* **Extract provided**
____________
I'm not having any more children. It was never a big secret, but shortly after I got pregnant with Kensi, I said I was done having children. When we found out it was a girl and people would ask if we were going to have a third child to try for a boy, my response was constant... "Shop's closed." In response to the confused and questionning look I would inevitably get, I would elaborate: "snip, snip." That would usually get the point across.
I was 31 when I had Brooklyn, in fairly good shape and pretty healthy overall. It took me over a year to recover physically from being pregnant and having her. When I say "recover," I mean to get to a point where I felt phyically "normal." It took almost 2 years for me to recover mentally and another almost 2 years after that before I would even consider the thought of having another child. With Brooklyn, it took us almost a year to get pregnant and I had 2 miscarriages along the way. At 36, having made the decision to double our number of offspring, I faced not only the usual challenges of my body dealing with pregnancy, I was now chasing a 4 1/2 year old and was dealing with a medical community that considered me to be "old." (Of course, the term they used is "AMA" - Advanced Maternal Age. Old.)
As if that was not enough, my body betrayed me on a larger scale. When Brooklyn was 7 days old, I had seizures and spent several days in ICU. (Rob was awakened at 4 a.m. to me having a seizure and had to call 9-1-1 and then watched me have scan after test after scan while they tried to figure out what was going on with me.) They came to the ultimate decision that it was eclampsia and I was a rare case where it manifested itself 7 days after delivery, rather than during pregnancy or within 24 hours after delivery, and what made me more rare was that my pregnancy was "textbook" and I had no symptoms.
This "condition" was a big concern to my new OB, who kept a close eye on my blood pressure throughout the pregnancy. He decided to induce me, to keep an eye on how my body responded to the delivery, and of course things still went "south" on the 7th day and I was back in the ER with high blood pressure and ended up having a seizure. On my second day in the hospital after the seizure, the OB came in and sat down to discuss things and mentioned that he didn't think there would be any more children in our future. Of course my initial response was my mantra of "shop's closed."
____________
* **About this exercise**
Summarize the account of deciding against having more children in two sentences.
____________
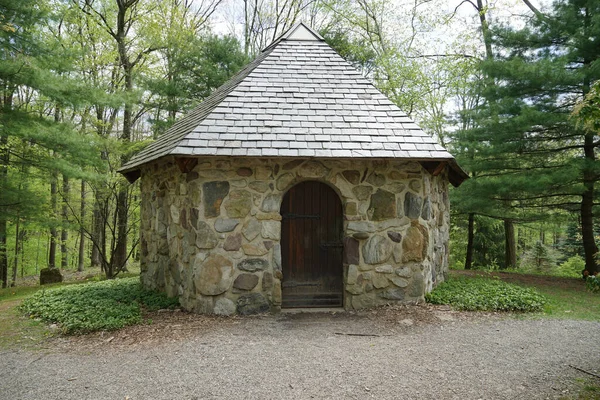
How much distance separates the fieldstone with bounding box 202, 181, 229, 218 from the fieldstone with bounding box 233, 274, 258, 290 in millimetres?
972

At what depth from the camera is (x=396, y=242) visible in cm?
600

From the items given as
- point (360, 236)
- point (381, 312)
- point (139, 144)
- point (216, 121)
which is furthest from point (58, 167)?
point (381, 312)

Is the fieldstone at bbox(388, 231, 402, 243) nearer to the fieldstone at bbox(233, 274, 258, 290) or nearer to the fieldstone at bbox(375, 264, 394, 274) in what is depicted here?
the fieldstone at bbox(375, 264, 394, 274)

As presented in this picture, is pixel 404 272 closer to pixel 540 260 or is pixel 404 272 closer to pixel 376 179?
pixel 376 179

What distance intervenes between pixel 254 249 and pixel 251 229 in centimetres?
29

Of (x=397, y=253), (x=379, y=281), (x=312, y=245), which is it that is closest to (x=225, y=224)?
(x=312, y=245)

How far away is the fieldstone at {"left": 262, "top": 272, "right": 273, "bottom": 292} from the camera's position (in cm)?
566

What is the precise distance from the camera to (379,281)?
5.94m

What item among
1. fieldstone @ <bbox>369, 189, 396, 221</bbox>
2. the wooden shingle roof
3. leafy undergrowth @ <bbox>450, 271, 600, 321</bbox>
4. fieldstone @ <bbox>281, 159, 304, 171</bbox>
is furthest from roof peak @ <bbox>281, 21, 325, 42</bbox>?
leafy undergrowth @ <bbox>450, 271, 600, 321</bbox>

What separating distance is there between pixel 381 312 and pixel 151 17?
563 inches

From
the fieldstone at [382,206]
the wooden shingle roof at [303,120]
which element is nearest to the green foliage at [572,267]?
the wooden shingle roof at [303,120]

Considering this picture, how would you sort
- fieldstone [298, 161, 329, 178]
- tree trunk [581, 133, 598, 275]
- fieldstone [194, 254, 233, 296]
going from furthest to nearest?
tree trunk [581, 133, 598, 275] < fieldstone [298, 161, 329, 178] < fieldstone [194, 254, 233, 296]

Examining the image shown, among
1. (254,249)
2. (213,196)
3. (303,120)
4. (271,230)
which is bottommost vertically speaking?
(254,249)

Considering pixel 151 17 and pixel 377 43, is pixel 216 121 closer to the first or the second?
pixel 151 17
____________
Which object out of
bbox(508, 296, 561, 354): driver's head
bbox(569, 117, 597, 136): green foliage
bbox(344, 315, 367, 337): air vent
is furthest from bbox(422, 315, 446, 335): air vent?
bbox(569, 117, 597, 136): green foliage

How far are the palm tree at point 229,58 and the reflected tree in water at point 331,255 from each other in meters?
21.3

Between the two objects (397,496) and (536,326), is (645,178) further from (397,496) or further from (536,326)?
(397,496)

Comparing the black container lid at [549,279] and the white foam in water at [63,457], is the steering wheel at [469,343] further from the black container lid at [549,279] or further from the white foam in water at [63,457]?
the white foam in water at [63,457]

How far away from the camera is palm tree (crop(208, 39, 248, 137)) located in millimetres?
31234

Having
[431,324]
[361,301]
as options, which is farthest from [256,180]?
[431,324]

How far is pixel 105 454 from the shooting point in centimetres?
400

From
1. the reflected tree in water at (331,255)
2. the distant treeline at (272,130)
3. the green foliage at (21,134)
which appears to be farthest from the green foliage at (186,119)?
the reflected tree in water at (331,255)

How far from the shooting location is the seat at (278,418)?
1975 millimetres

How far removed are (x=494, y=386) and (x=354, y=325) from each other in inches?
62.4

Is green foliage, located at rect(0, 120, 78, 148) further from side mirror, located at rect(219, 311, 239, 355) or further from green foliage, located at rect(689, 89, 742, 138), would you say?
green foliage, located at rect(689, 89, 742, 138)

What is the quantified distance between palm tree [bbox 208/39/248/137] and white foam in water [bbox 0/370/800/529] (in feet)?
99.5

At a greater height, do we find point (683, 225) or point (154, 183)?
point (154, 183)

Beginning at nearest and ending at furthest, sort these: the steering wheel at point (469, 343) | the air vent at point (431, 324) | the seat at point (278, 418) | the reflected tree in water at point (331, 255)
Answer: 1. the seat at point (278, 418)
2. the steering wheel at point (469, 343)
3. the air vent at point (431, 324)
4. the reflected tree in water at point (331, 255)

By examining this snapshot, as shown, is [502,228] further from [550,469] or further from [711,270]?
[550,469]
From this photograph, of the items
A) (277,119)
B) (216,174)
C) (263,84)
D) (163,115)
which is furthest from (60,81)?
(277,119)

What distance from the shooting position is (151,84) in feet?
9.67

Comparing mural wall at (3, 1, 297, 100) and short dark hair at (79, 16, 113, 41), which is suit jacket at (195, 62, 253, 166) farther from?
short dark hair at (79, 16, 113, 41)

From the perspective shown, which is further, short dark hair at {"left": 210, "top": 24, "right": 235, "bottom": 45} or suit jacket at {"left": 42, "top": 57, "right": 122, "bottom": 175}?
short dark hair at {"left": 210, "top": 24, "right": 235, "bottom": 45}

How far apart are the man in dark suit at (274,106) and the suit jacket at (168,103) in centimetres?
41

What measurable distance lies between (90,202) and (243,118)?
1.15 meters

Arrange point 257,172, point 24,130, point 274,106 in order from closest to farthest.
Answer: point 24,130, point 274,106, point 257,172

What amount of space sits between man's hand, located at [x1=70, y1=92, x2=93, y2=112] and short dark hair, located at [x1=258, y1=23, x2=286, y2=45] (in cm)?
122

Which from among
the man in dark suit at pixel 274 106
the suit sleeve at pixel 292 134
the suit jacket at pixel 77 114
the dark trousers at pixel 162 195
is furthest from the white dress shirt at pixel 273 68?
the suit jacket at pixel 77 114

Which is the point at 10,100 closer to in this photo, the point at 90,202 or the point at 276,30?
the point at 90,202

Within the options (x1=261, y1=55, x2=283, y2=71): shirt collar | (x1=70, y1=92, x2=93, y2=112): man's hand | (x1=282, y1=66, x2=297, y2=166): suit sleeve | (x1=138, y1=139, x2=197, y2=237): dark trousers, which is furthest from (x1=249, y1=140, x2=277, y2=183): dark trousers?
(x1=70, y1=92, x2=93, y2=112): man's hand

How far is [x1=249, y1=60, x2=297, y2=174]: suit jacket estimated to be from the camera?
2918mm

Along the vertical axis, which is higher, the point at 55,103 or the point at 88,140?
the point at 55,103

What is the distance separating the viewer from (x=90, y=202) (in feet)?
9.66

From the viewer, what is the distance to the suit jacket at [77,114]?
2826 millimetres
____________
* **Solution to the problem**
The writer decided, shortly after becoming pregnant with Kensi, to have no more children, after taking over a year to recover physically and years to recover mentally from having Brooklyn at 31. Seven days after Brooklyn's birth the writer had seizures diagnosed as eclampsia, and in the later pregnancy, despite close monitoring and an induced delivery, high blood pressure and a seizure recurred on the seventh day, after which the OB said he did not think there would be any more children.